STUDY QUESTIONS:
**A)** Can you repeat the passage of the Venus article from "On Venus, Cloudy" to "why not Venus?" word for word?
**B)** How would the article on possible life in the clouds of Venus go on from here? Write the next part.

EXCERPTED TEXT:
────────────────────

On Venus, Cloudy With a Chance of Microbial Life

In recent years the discovery of extremophiles, bacteria that live in nuclear reactors, hot ocean vents and other unlikely places, and of exoplanets has spurred new work and ideas about habitable planets. If Mars can have microfossils, why not Venus?

Moreover, Dr. Grinspoon said, new studies of Venus have led to the conclusion that the planet might have lost its oceans rather recently, only 700 million years ago, allowing plenty of time since the formation of the planet for life to have evolved and then escaped to the clouds.

What kind of life would that be? In 2004, Dirk Schulze-Makuch, an astronomer at the Technical University Berlin, in Germany, and his colleagues suggested that microbes floating in the clouds could be coated with a compound called cyclooctasulfur that would act as a sunscreen and convert ultraviolet light into visible wavelengths for photosynthesis.

Earlier this year, Dr. Seager and her colleagues expanded on this idea and sketched out an entire possible life cycle for such organisms. The microbes could inhabit droplets of sulfuric acid in the clouds, they proposed; as the droplets collided and merged, more and more microbes would be enclosed together, metabolize and divide.

────────────────────

Collected data:

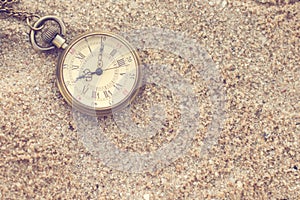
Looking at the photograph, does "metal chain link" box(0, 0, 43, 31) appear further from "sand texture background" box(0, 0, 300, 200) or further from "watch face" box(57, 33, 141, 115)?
"watch face" box(57, 33, 141, 115)

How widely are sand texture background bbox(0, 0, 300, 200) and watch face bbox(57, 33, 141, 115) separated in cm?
7

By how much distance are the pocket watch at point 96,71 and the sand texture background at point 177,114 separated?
7cm

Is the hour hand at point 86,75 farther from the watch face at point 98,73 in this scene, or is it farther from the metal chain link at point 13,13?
the metal chain link at point 13,13

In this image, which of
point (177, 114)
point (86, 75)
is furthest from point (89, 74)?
point (177, 114)

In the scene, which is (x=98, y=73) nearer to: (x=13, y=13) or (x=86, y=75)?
(x=86, y=75)

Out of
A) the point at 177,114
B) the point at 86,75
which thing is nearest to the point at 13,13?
the point at 86,75

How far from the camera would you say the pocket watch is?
1.91 metres

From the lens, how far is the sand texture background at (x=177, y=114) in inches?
75.3

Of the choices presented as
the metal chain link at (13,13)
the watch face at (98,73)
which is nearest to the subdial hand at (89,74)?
the watch face at (98,73)

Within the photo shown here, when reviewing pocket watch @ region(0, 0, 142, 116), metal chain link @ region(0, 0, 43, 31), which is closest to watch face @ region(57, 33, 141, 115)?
pocket watch @ region(0, 0, 142, 116)

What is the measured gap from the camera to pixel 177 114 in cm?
196

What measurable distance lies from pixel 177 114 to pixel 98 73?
31 cm

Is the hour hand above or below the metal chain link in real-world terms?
below

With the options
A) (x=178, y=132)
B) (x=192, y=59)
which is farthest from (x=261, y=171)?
(x=192, y=59)
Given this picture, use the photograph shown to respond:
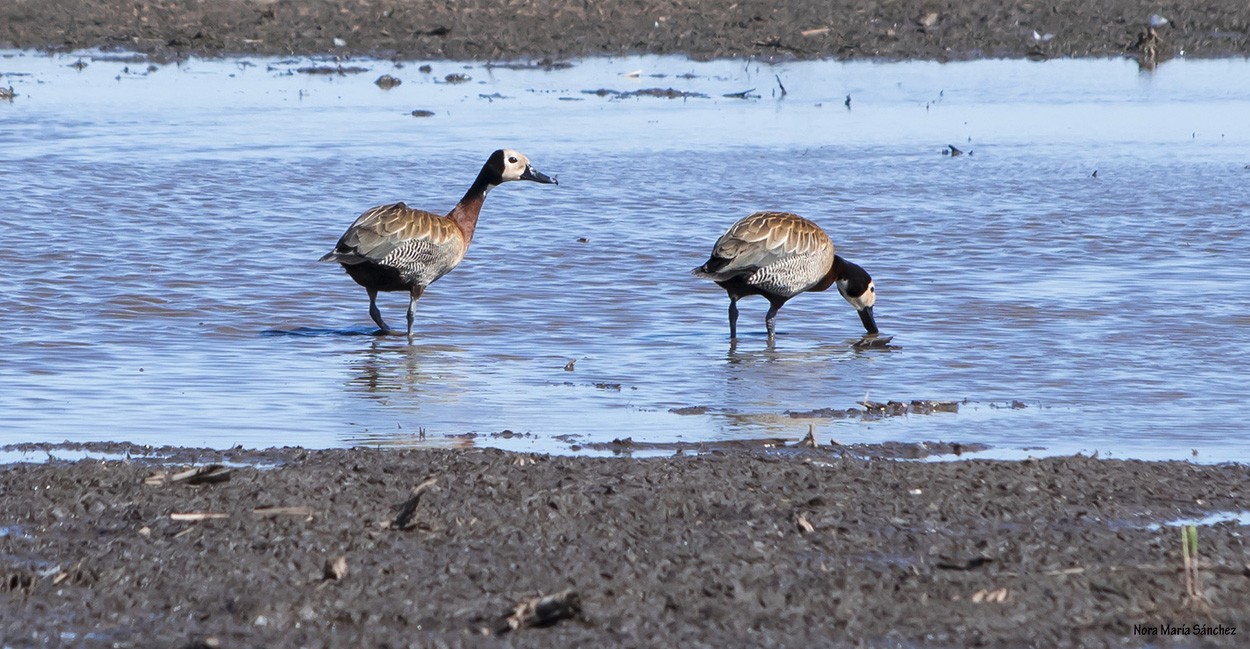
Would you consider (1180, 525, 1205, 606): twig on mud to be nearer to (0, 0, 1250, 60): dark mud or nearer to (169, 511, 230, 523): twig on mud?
(169, 511, 230, 523): twig on mud

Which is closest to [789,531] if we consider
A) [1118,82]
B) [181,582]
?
[181,582]

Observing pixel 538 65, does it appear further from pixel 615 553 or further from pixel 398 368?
pixel 615 553

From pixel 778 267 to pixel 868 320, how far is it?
25.7 inches

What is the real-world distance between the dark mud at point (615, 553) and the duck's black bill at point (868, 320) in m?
4.14

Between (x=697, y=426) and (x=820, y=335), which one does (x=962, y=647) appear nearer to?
(x=697, y=426)

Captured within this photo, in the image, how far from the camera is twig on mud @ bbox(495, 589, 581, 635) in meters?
4.83

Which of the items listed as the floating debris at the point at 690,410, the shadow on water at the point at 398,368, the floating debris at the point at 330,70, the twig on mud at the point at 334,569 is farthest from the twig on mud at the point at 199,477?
the floating debris at the point at 330,70

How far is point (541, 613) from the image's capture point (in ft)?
15.9

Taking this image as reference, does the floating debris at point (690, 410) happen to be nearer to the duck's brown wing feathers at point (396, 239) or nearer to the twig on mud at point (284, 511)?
the twig on mud at point (284, 511)

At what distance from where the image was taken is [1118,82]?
2388 cm

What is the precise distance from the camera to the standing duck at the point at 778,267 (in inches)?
443

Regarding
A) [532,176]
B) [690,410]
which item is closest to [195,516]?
[690,410]

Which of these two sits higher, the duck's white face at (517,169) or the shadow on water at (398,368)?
the duck's white face at (517,169)

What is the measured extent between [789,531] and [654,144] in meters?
13.3
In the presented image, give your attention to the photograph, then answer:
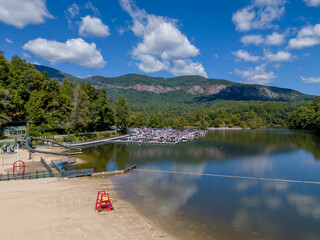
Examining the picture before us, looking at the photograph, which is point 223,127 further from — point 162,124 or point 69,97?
point 69,97

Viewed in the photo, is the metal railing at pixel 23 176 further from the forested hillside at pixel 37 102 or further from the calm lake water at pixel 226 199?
the forested hillside at pixel 37 102

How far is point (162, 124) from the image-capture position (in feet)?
406

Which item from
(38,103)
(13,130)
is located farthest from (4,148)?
(38,103)

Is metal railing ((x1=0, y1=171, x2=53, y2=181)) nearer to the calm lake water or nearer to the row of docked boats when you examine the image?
the calm lake water

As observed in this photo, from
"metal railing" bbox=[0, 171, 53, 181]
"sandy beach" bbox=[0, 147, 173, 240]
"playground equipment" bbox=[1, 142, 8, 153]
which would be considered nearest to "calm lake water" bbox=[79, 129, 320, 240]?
"sandy beach" bbox=[0, 147, 173, 240]

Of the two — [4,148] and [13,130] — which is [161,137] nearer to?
[13,130]

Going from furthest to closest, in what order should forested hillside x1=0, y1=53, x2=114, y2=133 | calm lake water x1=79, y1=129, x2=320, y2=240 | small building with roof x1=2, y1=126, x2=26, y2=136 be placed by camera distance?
1. forested hillside x1=0, y1=53, x2=114, y2=133
2. small building with roof x1=2, y1=126, x2=26, y2=136
3. calm lake water x1=79, y1=129, x2=320, y2=240

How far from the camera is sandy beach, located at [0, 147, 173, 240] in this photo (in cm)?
1338

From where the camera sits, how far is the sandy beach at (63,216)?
13375 mm

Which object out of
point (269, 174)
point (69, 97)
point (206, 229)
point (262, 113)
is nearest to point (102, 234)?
point (206, 229)

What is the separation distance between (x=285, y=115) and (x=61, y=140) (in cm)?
17700

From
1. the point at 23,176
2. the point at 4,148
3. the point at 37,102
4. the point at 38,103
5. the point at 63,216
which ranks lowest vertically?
the point at 63,216

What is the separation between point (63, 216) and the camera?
51.2 ft

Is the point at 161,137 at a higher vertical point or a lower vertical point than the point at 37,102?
lower
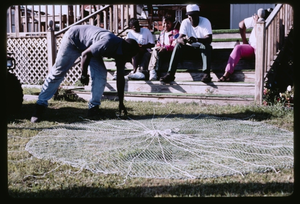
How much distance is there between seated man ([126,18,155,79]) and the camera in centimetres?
711

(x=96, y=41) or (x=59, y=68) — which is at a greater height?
(x=96, y=41)

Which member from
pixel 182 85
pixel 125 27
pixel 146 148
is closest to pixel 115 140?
pixel 146 148

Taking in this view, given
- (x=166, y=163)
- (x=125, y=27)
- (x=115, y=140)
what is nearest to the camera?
(x=166, y=163)

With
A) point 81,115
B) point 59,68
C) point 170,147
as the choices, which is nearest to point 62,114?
point 81,115

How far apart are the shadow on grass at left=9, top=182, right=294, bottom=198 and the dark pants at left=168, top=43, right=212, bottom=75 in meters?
4.11

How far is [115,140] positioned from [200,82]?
10.3 ft

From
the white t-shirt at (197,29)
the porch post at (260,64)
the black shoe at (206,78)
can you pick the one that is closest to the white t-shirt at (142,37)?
the white t-shirt at (197,29)

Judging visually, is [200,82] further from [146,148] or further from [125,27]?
[125,27]

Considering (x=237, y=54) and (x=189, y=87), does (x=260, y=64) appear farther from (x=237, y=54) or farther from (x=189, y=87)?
(x=189, y=87)

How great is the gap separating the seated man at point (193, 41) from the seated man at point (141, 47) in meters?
0.85

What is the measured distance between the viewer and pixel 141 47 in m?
7.23

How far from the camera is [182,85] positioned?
6406mm

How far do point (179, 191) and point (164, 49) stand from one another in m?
5.08

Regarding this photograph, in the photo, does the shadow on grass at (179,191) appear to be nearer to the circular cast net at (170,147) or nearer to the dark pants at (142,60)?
the circular cast net at (170,147)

────────────────────

PER-TASK ANSWERS:
**A)**
On Venus, Cloudy With a Chance of Microbial Life

In recent years the discovery of extremophiles, bacteria that live in nuclear reactors, hot ocean vents and other unlikely places, and of exoplanets has spurred new work and ideas about habitable planets. If Mars can have microfossils, why not Venus?

**B)**
Eventually the drops would grow too heavy and rain down from the clouds, but they would evaporate before hitting the ground, causing the microbes to dry out and go dormant.

Dr. Seager noted that Venus is known to have a layer of haze. “It’s very stable, and people don’t know what the particles there are, but they remain suspended for a very long time,” she said. “So I postulated that some of those particles, not all of them, but some of those particles might actually be dried-out life — spores.”

These spores would be light enough to drift back up to the clouds on currents called gravity waves, where they would serve as seeds for new droplets to condense around, restarting the whole cycle.